Time- and wavelength-resolved spectroscopic methods and their applications for chemical speciation

Qualitative and quantitative chemical speciation in a given sample can be difficult. Currently, many different methods are available for chemical speciation, including chromatographic techniques as well as highly specific sensors and probes. This dissertation will discuss the application of wavelength- and time-resolved spectroscopic techniques in capillary electrophoresis and in fiber optic sensors.;An in-column, wavelength-resolved optical detection method for capillary zone electrophoresis (CZE) will also be discussed. Wavelength-resolved CZE separation of rhodamine dyes was successfully carried out in a capillary with a fiber optic cable inserted to the edge of the observation window. The fiber optic was used to transmit laser radiation, which served as the excitation source for fluorescence spectroscopy. Detection limits in the picomole range were obtained for rhodamine 590 and kiton red.;Time-resolved CZE separations of protein conjugates were also done using the in-column method of detection. The fluorescence emission of the analytes was monitored for a given time after the Q-switch of the laser. This allowed delayed monitoring of the fluorescence emission. CZE analysis of commercial proteins conjugated to rhodamine indicates the samples contain a heterogeneous mixture of conjugates, possibly with different ratios of label to protein.

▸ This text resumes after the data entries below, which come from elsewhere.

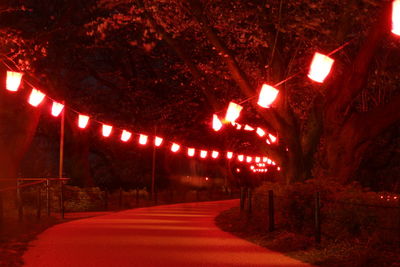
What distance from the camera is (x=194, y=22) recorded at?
22734 millimetres

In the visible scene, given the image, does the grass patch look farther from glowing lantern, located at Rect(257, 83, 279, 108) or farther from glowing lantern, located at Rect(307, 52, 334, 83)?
glowing lantern, located at Rect(307, 52, 334, 83)

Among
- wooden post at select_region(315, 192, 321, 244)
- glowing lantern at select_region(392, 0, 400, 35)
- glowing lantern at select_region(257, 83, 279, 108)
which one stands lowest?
wooden post at select_region(315, 192, 321, 244)

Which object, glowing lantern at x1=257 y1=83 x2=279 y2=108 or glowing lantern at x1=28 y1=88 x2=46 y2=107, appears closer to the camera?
glowing lantern at x1=257 y1=83 x2=279 y2=108

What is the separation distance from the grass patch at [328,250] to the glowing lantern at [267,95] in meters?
3.71

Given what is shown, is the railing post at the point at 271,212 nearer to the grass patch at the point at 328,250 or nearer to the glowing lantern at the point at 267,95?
the grass patch at the point at 328,250

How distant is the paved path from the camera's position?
1295 cm

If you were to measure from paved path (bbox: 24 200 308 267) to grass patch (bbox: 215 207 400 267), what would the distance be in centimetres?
46

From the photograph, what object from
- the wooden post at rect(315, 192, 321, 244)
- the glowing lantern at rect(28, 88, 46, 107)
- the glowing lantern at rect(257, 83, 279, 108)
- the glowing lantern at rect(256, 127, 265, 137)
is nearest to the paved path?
the wooden post at rect(315, 192, 321, 244)

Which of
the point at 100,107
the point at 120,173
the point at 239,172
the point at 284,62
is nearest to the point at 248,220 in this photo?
the point at 284,62

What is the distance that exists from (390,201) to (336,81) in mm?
5873

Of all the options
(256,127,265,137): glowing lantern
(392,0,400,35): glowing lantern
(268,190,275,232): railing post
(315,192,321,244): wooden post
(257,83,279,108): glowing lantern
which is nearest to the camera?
(392,0,400,35): glowing lantern

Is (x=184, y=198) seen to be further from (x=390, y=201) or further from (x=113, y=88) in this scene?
(x=390, y=201)

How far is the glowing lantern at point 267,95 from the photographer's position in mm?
19844

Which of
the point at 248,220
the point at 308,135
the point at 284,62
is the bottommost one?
the point at 248,220
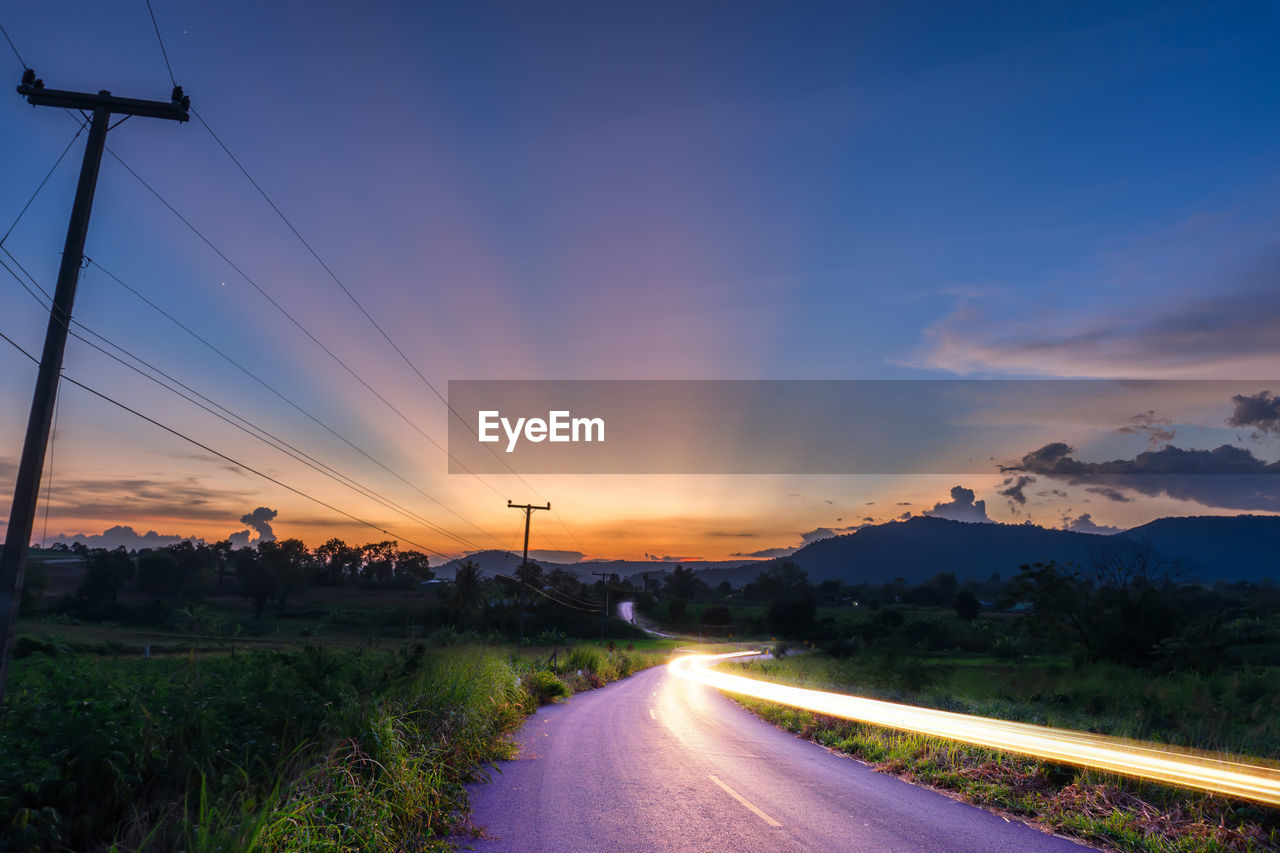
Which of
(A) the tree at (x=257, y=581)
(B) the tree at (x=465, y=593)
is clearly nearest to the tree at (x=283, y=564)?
(A) the tree at (x=257, y=581)

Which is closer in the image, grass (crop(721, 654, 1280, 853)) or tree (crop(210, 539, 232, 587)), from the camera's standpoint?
grass (crop(721, 654, 1280, 853))

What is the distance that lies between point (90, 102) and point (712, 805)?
593 inches

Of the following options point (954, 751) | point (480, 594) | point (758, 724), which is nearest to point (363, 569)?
point (480, 594)

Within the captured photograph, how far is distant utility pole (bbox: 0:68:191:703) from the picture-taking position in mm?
9539

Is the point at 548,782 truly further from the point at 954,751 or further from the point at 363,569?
the point at 363,569

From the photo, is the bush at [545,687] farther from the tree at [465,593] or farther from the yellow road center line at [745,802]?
the tree at [465,593]

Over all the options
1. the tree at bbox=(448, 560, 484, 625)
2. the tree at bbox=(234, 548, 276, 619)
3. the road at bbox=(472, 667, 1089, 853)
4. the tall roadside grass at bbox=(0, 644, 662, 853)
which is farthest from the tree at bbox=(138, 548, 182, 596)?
the tall roadside grass at bbox=(0, 644, 662, 853)

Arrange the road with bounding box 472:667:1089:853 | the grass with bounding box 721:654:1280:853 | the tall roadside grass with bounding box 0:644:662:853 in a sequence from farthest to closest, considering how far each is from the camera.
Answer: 1. the road with bounding box 472:667:1089:853
2. the grass with bounding box 721:654:1280:853
3. the tall roadside grass with bounding box 0:644:662:853

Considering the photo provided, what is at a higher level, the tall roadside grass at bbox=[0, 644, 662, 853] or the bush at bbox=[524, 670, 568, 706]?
the tall roadside grass at bbox=[0, 644, 662, 853]

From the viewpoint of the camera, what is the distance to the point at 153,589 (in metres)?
122

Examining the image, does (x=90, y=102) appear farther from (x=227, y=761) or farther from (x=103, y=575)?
(x=103, y=575)

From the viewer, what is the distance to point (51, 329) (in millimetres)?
10367

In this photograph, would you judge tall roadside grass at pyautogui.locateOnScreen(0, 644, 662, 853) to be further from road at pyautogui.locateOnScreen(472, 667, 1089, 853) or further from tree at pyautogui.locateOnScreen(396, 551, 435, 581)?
tree at pyautogui.locateOnScreen(396, 551, 435, 581)

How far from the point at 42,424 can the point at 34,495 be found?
1.02 m
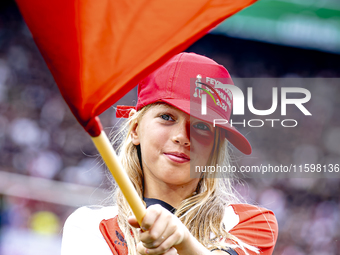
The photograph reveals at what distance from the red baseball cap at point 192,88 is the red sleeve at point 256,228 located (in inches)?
8.3

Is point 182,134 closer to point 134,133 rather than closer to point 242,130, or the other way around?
point 134,133

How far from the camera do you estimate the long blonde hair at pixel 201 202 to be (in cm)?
113

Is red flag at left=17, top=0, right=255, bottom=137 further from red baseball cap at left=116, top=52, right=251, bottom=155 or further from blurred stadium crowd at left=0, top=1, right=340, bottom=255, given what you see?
blurred stadium crowd at left=0, top=1, right=340, bottom=255

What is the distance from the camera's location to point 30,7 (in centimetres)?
60

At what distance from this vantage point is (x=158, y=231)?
2.41 feet

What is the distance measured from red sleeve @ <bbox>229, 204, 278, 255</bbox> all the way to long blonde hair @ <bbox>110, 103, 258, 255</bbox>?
0.13 ft

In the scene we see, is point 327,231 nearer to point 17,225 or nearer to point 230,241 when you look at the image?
point 17,225

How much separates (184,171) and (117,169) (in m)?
0.48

Detection limits in the femtomole range were obtained for rhodamine 590.;The number of sensors based on fiber optics continues to increase but only a few are available for determination of anions. The development of a fiber optic probe for iodide based on the enzyme lactoperoxidase (LPO) will be described. Detection limits of 0.2 mM and 0.1 mM iodide were obtained. The natural selectivity of this enzyme leads to a sensitive probe with no interferences from other halides.